While traders are divided on whether the Federal Reserve will tighten in September, bets on a rate cut in Europe have tumbled since July.

“It’s a little surreal that volatility is this low,” said Peter Garnry, head of equity strategy at Saxo Bank A/S in Hellerup, Denmark. “It’s all very wait-and-see. The ECB won’t do anything before the Fed acts. Draghi is satisfied with that, and for once markets are satisfied too. It may be quiet now but it’s not a stupid move to buy some cheap protection here.”

The VStoxx Index, which tracks volatility expectations for the Euro Stoxx 50 Index, declined 52 percent since a June peak through Tuesday as central banks in Europe and the U.K. assured investors they’d be ready to react to any fallout from Brexit. The gauge in August posted its first back-to-back monthly drop since early 2015, when Draghi soothed equity markets by announcing an asset-purchase plan. It lost 2.7 percent on Wednesday.

Also taking the pressure off the ECB for further rate cuts are better-than-expected economic data in the past two months. While traders were pricing in more than even odds of a deposit-rate cut on Thursday as recently as July, the probability is now about 11 percent. The Euro Stoxx 50 has rallied 14 percent since a low in June, rising to a three-month high last week.

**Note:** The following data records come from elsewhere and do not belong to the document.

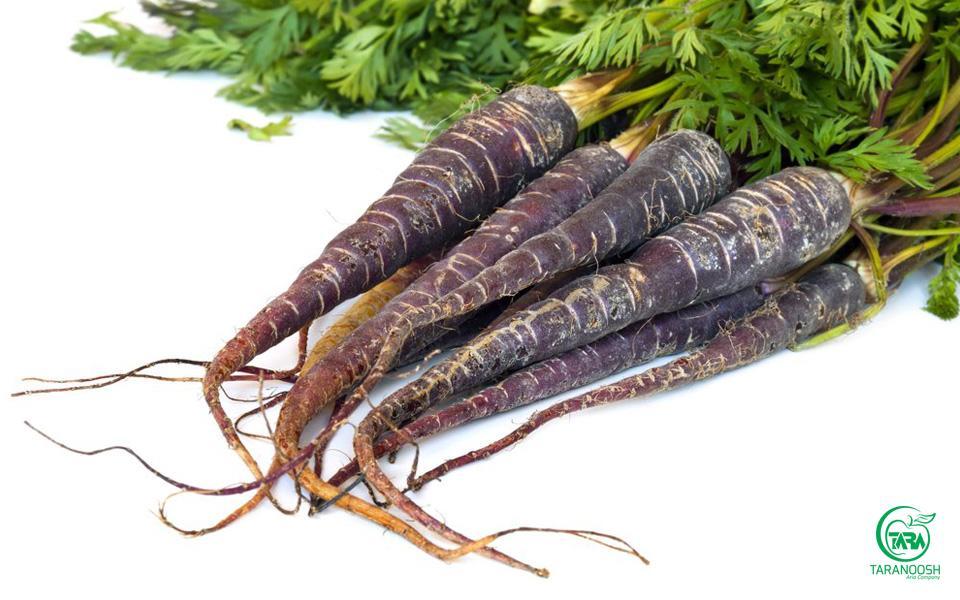 هویج سیاه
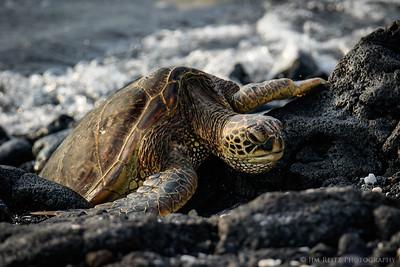 Green Sea Turtle (Honu) - Mauna Lani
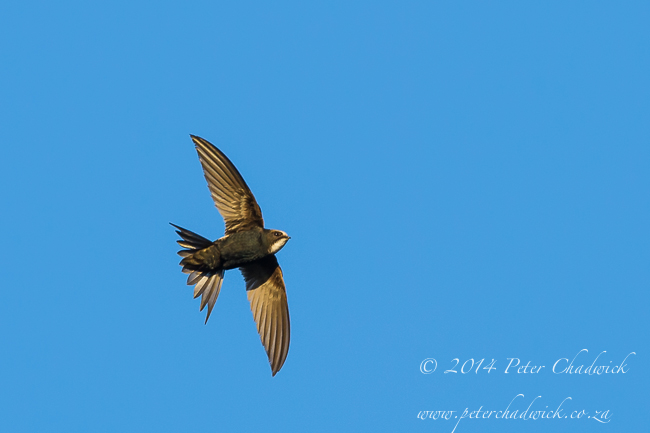 Little Swift by wildlife and conservation photographer Peter Chadwick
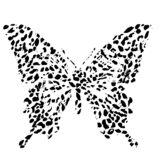 Vector illustration of a butterfly. A logo design element for a collection of T-shirts. Elements for the design of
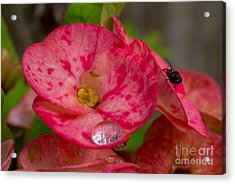 The  Water Drop And The Fly Acrylic Print by Hank Taylor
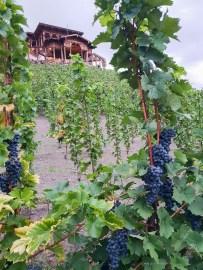 prague city winery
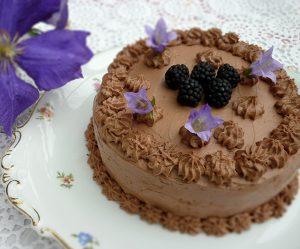 Brombeer-Schoko-Torte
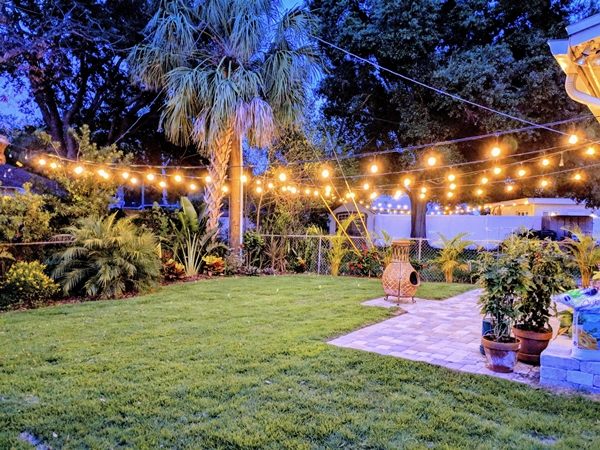 Tampa Back Yard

The ECB will probably extend its 1.7 trillion euro ($1.9 trillion) asset-purchase program beyond its current end-date of March 2017, according to most economists in a Bloomberg survey. The central bank on Thursday also publishes updates to its forecasts for gross domestic product and inflation, helping guide investors on what to expect for the rest of the year.

For some, the concern is that the economic momentum is too fragile to handle political risks. While euro-area equities have recovered declines stemming from the Brexit vote, strategists at Barclays Plc highlighted Italy’s referendum on constitutional changes, expected in November, as a potential threat to growth prospects. A Citigroup Inc. index of economic surprises for the region has turned negative for the first time since July, meaning reports that miss projections outnumber those that surpass them.

“In view of the systemic importance of the Italian banking sector for Europe, we subscribe to the view that a confirmation of the referendum date could lead to an expansion of the risk premium, in line with the experience ahead of the U.K. referendum,” Barclays equity derivative strategists led by Christian Kober wrote in a Sept. 5 note.

Daniel Murray at EFG Asset Management remains optimistic, predicting that volatility will stay muted after Thursday’s meeting. The VStoxx Index is down 14 percent for 2016, and near its lowest level in more than a year.

“The outlook for the ECB on Thursday is relatively benign,” said Murray, head of research at EFG in London. “I don’t think this meeting will contain many surprises. The macro data in Europe has been remarkably well-behaved. While there were some concerns at the beginning of the year that the situation will deteriorate significantly, the year has proven to be relatively stable.”